India e-commerce firms ramp up hiring of delivery workers for shopping season
India’s e-commerce companies are adding delivery personnel at a rapid pace, fearing a labour shortage might cause them to lose out in one of the biggest annual shopping seasons that begins in earnest next month.
The moves come amid a tightening job market – India’s unemployment rate fell below 7% in July for the first time since January – and persistently high inflation, complicating the outlook for the industry which has long battled chronically high employee turnover.

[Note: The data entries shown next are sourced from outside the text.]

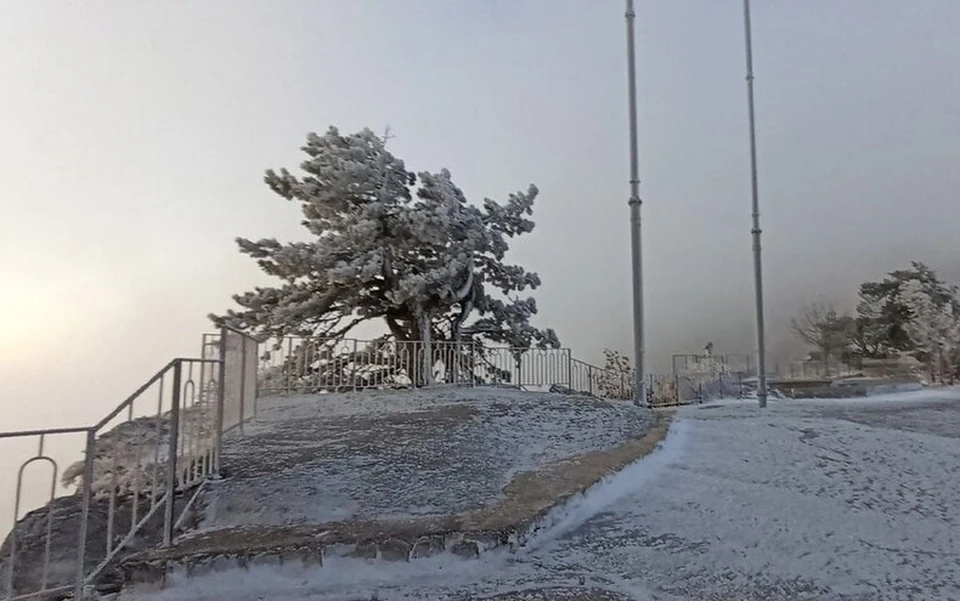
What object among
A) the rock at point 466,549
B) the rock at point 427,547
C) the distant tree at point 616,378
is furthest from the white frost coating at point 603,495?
the distant tree at point 616,378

“Overall demand for the gig workforce has seen a sharp increase and that is not completely supported by the increase in pool size of delivery people… It is not a free flowing pool,” TK Balakumar, chief operating officer at online grocery seller BigBasket, told Reuters.
The company, backed by the Tata group conglomerate, has ramped up the number of delivery partners in its instant delivery segment BB Now to 2,200 in the quarter ended June, from just 500 in the March quarter. It aims to further raise the number to about 6,000 by March 2023.
BigBasket and other e-commerce firms such as Dunzo have their own personnel for delivery, while others such as cosmetics-to-fashion retailer Nykaa (FSNE.NS) rely on third parties for providing the service.
Gig work employment, of which delivery workers and salespersons form a large chunk, is expected to reach 9.9 million in India in 2022-23, up about 45% from 2019-20, according to a report in June by think tank NITI Aayog.
“People… look at a delivery job as a job in transit, they move off to something else, you’ll always have shortages and then in cases where there is a specific event or festival, there’s definitely a challenge that the delivery requirement goes up,” said Sekhar Garisa, strategy chief at business services provider Quess Corp (QUEC.NS).
Companies like Quess and TeamLease (TLSV.NS) act as middlemen between e-commerce firms and job seekers in Tier 2 and Tier 3 cities in the country.
Some firms were optimistic the labour crunch situation will get better.
“There’s a constant churn and movement that has existed for 4-5 years. It can cause a temporary crunch but we don’t think it is a long term thing because supply and demand will match,” Kabeer Biswas, chief executive officer at Dunzo, told Reuters.
Backed by Indian billionaire Mukesh Ambani’s Reliance (RELI.NS), Dunzo currently has 75,000 delivery partners.